Scent Profile: Top Note of cooling Eucalyptus that opens to middle notes of Cypress, Moss, Bayberry and Amber, with prominent base notes of Fir, Incense and Patchouli.
The Inspiration: When we lived in Boston, we frequently spent part of the weekend outdoors at the shore kayaking or hiking. In mild winter storms we would break out the snowshoes and hike around in the falling snow. We often hiked near home, preferring Wompatuck State Park because it wasn’t far from our suburban town south of Boston. Our daughter was 15 months old or so when we decided to snowshoe one winter afternoon. A heavy snow had recently fallen and wrapped the tree limbs in a thick blanket. It was so crisp and beautiful; the air is so fresh after new fallen snow. Especially among the pines and cedars, it looked to me like a winter wonderland.

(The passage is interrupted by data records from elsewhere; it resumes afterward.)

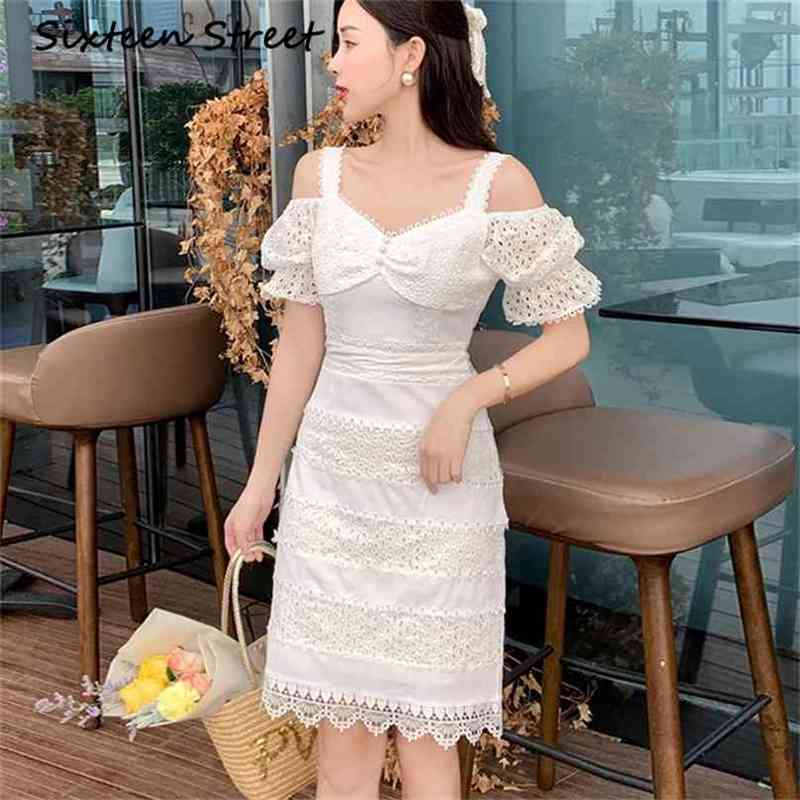

Woman Dress summer puff sleeve V-neck white casual lace hollow out mini dress female party design vestido 210603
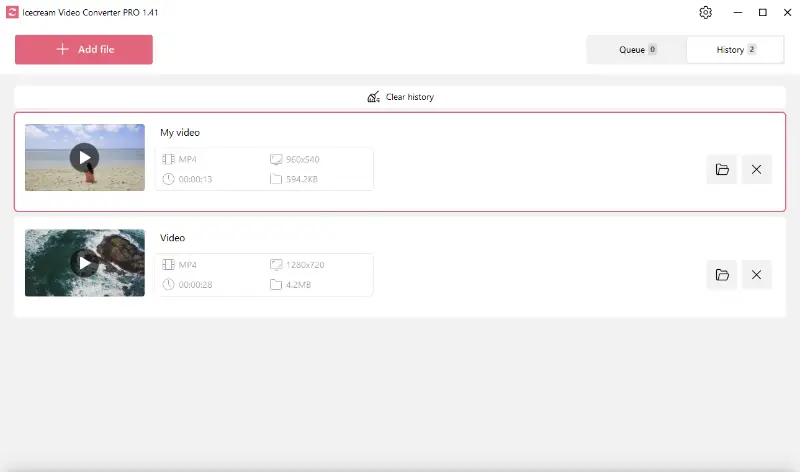 History tab of Icecream Video Converter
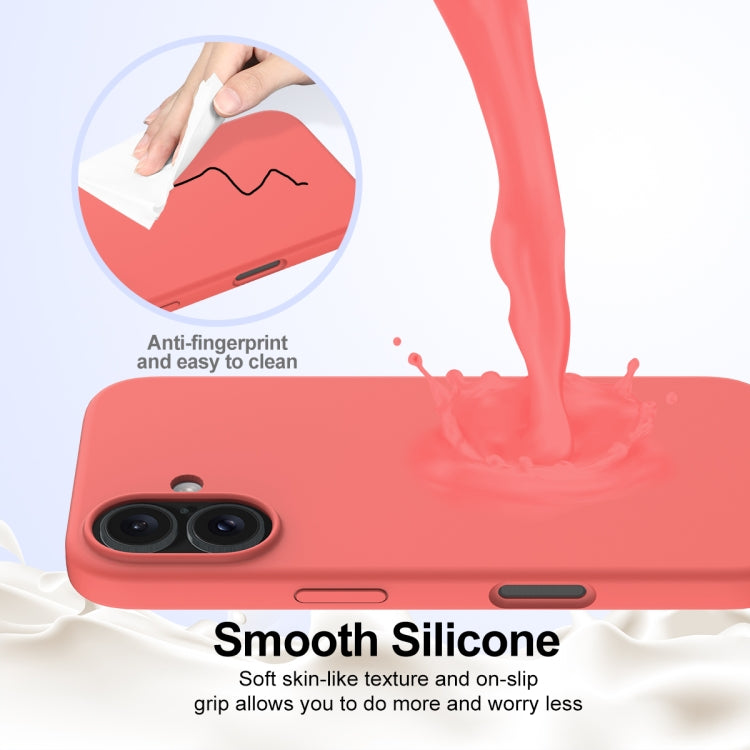 For iPhone 16 Plus Shockproof Silicone Magsafe Phone Case(Pink Orange)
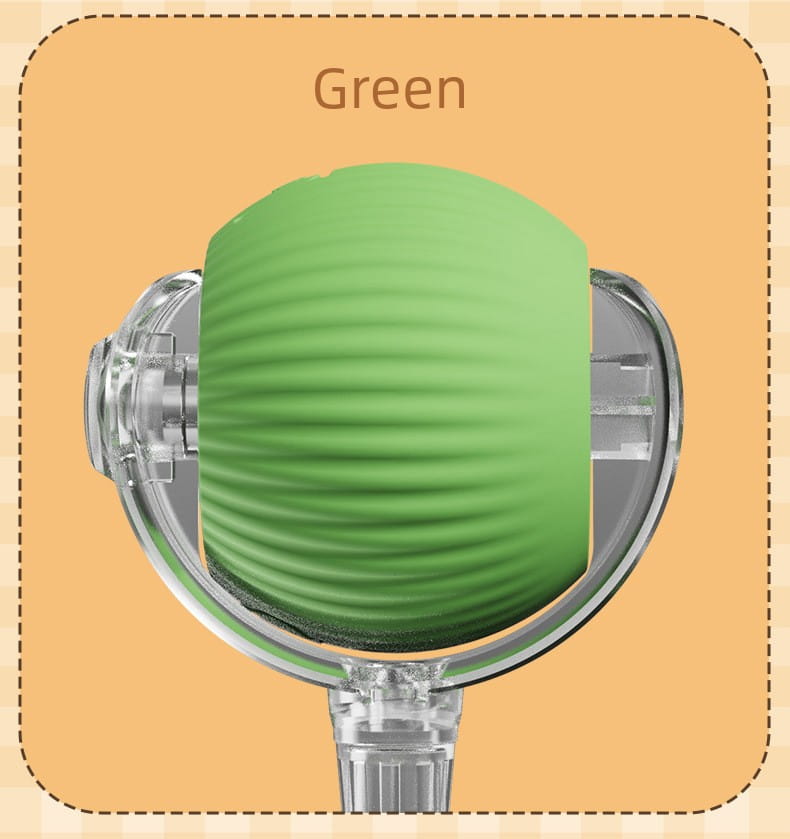 Balle de massage en silicone nervurée verte dans un boîtier transparent pour Balle de Teasing Interactif Intelligent pour Chat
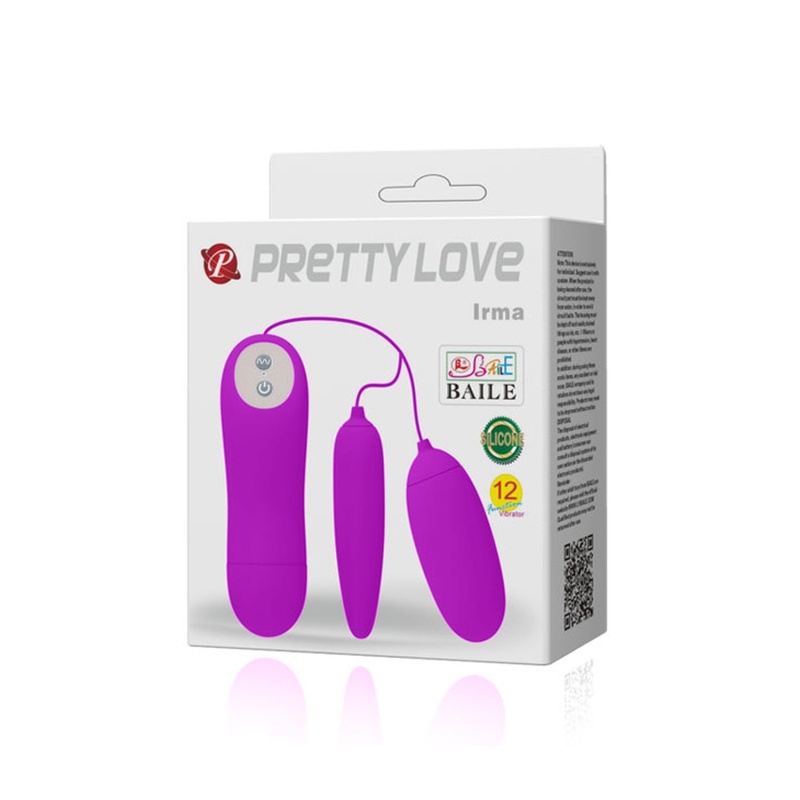 Wibrator podwójny Pretty Love Irma z 12 funkcjami wibracji, głowice 7,5 cm - 8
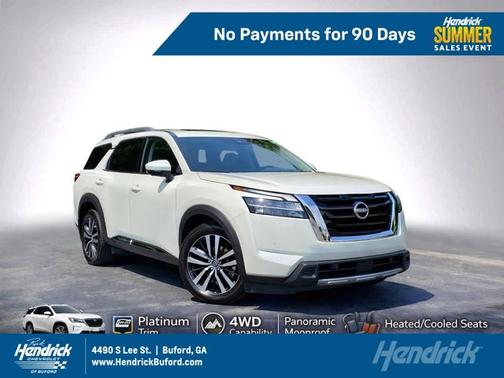 Pearl White Tricoat 2024 Nissan Pathfinder Platinum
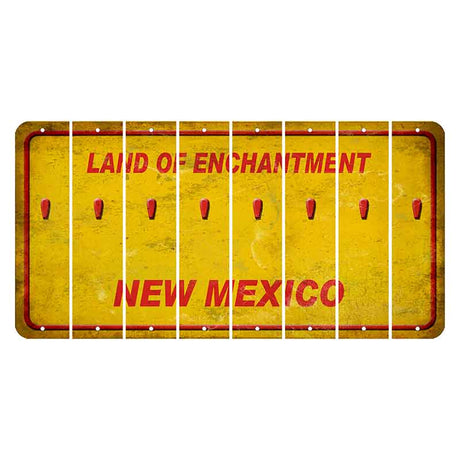 New Mexico Yellow Land of Enchantment Cut License Plate Strips (Set of 8) Apostrophe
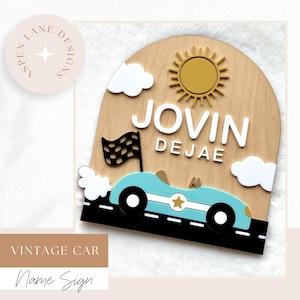 Vintage Car Kids Name Sign, Race Car Nursery, Car Nursery Decor, Car Name Sign, Boys Name Sign, Retro Car, Car Nursery Wall Art, Boys Room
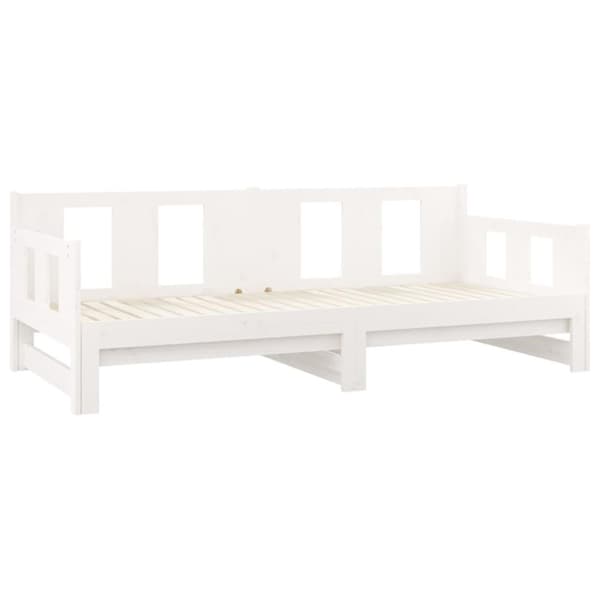vidaXL Bäddsoffa vit massiv furu 2x(90x200) cm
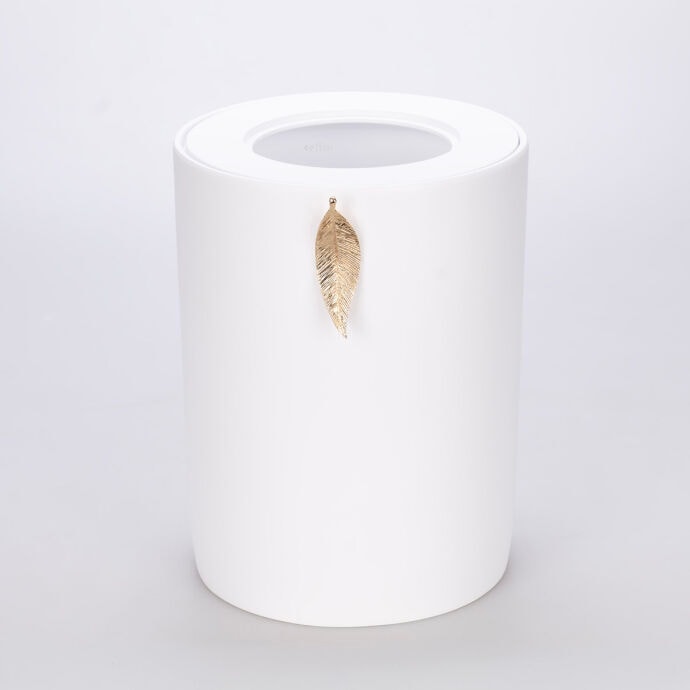 Leaf Çöp Kovası Beyaz Altın 4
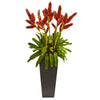 Nearly Natural 1746 Tropical Bromeliad Artificial Plant in Black Vase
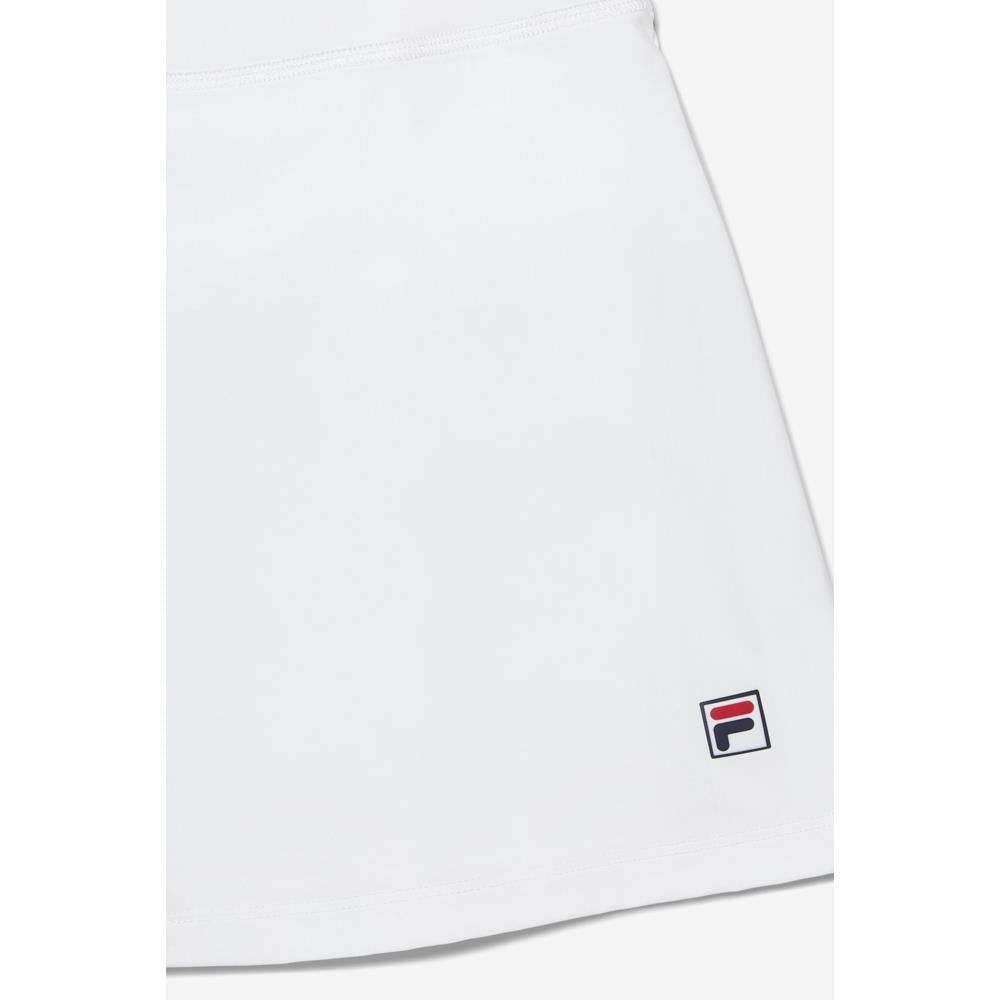Fila Women's Essentials Long Flirty Skort - White | Athletic Tennis Skirt with Built-in Shorts for Running, Golf & Casual Wear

I remember playing with our daughter in the new fallen snow, making snow angels and throwing handfuls of snow in the air. As I walked past a pine tree, my husband Stephan subtly yanked the bough over my head and I was half buried under snow, some getting trapped between my neck and my coat collar (he’s a turkey, isn’t he?). We all had good laughs and enjoyed the moment.
But soon the weather turned colder and the skies darkened again, threatening more snow. Time to head back to the car. Although we’d been to the park a bunch of times, we lost our way because the hiking paths – and blazes on the trees – were also covered in that thick blanket of snow. I remember looking back at my husband, carrying our baby girl in a backpack and seeing her cheeks a chapped rosy shade and telling him worriedly that we need to get back to the car. Remember when cell service was patchy? Yeah, there wasn’t a signal to be had at Wompatuck, not back then anyway. Fortunately, we didn’t wander too long, maybe 15 or 20 minutes, before we found our way back to the parking lot.
With relief, we piled into the car to our waiting thermos of cocoa and headed back home, safe and sound. Wow, those trees looked amazing under the cover of snow.
Are you a fan of winter hiking? How do you keep track of the trail when you can't see the blazes?